Stored data entries:

━━━━

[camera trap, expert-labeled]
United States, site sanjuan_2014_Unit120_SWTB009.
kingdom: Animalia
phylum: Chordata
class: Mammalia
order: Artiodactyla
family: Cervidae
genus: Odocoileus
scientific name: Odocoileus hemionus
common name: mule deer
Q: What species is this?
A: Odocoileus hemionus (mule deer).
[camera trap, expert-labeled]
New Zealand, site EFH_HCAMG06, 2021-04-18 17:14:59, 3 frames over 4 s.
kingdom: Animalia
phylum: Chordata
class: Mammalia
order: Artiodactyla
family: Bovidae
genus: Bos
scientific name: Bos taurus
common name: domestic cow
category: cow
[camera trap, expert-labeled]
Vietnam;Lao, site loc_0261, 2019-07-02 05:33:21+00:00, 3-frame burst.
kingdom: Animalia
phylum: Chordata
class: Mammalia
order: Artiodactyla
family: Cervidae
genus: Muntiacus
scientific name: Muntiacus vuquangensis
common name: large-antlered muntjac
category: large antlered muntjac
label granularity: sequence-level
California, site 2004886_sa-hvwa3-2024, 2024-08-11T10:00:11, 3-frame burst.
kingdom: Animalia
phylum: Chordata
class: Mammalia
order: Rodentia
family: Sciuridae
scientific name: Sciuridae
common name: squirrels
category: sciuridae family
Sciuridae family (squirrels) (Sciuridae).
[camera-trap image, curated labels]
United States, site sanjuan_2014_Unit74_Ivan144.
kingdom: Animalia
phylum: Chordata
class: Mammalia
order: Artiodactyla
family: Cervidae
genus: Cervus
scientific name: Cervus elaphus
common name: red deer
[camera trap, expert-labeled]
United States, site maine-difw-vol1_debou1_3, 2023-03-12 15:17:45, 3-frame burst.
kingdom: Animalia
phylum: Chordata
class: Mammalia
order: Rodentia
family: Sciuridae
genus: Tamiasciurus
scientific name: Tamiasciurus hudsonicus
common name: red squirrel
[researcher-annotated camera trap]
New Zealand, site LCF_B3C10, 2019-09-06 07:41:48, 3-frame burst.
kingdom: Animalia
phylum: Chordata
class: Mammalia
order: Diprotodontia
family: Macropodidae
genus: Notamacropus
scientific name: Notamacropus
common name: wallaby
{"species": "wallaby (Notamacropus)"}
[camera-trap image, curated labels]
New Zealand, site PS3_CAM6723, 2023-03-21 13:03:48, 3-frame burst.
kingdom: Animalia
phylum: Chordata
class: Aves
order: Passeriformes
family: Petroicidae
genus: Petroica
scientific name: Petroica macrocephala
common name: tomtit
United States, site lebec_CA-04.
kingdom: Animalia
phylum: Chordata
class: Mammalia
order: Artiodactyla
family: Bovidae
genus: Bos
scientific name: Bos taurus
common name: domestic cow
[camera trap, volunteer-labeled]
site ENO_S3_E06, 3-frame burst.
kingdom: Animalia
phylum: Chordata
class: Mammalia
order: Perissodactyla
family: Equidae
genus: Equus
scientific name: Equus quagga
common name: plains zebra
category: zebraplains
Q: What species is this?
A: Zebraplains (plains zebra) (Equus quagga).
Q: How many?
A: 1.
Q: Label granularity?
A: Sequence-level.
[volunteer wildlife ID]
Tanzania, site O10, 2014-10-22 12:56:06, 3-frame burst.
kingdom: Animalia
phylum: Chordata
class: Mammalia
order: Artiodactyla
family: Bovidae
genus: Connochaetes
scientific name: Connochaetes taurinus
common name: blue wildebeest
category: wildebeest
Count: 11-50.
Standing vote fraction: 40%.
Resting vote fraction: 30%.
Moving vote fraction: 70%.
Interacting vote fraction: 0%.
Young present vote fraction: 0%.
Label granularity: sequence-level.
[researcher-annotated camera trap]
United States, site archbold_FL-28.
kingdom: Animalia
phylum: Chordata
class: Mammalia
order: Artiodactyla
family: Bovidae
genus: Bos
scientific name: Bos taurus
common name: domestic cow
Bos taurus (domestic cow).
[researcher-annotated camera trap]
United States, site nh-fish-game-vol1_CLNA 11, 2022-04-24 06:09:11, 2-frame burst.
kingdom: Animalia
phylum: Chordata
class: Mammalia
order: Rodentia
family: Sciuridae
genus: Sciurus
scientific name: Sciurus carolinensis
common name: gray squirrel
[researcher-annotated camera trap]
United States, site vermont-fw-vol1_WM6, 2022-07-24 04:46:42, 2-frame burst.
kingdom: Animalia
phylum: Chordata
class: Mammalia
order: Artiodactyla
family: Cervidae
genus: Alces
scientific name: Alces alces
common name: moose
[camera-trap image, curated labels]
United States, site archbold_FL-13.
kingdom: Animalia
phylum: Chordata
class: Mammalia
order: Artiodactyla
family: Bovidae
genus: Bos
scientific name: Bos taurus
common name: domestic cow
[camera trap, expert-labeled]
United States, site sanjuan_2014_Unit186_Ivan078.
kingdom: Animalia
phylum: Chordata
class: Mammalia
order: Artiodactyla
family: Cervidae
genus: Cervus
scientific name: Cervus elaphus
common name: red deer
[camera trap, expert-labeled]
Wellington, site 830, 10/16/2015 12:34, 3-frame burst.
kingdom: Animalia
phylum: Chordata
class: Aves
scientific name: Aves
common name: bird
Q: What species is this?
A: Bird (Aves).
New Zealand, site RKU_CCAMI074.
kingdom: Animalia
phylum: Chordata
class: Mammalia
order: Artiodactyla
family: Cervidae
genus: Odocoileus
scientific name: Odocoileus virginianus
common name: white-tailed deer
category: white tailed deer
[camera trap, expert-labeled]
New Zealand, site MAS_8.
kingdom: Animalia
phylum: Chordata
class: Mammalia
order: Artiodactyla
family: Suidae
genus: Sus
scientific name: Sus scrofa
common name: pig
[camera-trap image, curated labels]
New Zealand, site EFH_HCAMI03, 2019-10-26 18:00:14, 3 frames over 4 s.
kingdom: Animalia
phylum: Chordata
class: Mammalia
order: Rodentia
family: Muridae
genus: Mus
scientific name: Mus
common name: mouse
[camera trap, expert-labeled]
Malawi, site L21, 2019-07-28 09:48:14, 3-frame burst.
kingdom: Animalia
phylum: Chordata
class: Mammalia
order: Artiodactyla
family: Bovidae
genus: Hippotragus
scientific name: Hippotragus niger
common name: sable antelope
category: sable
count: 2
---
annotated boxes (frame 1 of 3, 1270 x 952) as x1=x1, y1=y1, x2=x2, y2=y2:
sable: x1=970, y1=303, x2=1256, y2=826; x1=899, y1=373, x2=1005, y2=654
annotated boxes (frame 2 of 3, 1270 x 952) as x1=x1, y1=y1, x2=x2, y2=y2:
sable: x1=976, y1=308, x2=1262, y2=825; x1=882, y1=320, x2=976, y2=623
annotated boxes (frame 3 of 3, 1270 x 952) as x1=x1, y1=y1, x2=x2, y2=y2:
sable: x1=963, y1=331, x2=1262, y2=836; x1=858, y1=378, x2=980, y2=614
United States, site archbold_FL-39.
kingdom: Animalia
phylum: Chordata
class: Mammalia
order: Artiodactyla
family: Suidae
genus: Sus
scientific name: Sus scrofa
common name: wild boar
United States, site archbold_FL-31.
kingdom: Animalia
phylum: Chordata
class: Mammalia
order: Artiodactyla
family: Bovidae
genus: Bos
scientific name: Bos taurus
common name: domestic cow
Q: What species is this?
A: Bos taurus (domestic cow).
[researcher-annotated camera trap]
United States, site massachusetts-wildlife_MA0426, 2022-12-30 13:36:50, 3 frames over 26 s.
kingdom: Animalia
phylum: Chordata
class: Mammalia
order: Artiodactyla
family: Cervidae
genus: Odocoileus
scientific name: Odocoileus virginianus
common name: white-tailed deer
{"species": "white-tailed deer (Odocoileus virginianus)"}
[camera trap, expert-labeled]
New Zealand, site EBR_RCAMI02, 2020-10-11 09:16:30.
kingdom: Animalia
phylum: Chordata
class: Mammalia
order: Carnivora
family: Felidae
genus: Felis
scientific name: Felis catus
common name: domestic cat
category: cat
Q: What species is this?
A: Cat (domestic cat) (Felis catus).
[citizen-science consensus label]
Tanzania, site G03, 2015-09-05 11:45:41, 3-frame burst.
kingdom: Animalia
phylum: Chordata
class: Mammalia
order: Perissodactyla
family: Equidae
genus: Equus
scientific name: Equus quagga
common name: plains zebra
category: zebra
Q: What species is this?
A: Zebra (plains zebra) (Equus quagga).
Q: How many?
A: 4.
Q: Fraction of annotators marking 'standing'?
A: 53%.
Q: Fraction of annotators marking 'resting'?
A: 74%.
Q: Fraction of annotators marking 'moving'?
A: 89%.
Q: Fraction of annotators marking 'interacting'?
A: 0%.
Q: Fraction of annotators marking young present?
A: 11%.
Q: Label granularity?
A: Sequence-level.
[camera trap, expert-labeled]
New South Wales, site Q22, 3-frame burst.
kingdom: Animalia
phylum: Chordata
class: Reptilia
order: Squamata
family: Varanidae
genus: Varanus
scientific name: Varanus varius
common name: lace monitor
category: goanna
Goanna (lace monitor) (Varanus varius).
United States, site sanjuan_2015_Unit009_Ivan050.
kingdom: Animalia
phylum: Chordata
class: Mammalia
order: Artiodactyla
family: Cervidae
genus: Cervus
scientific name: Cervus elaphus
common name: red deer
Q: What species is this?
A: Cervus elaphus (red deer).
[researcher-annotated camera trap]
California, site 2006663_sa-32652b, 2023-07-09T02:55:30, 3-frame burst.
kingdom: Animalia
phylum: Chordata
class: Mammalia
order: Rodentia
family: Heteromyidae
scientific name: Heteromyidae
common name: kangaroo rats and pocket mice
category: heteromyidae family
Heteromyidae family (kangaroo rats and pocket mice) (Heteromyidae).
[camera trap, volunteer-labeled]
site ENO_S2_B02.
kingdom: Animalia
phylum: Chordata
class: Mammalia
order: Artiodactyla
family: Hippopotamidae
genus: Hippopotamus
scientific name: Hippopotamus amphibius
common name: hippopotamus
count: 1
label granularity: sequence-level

━━━━

### Problem to solve
Your answer must be the lines from the one with "family: Heteromyidae" through the last line of the data, repeated exactly and with nothing else.

### Written answer
family: Heteromyidae
scientific name: Heteromyidae
common name: kangaroo rats and pocket mice
category: heteromyidae family
Heteromyidae family (kangaroo rats and pocket mice) (Heteromyidae).
[camera trap, volunteer-labeled]
site ENO_S2_B02.
kingdom: Animalia
phylum: Chordata
class: Mammalia
order: Artiodactyla
family: Hippopotamidae
genus: Hippopotamus
scientific name: Hippopotamus amphibius
common name: hippopotamus
count: 1
label granularity: sequence-level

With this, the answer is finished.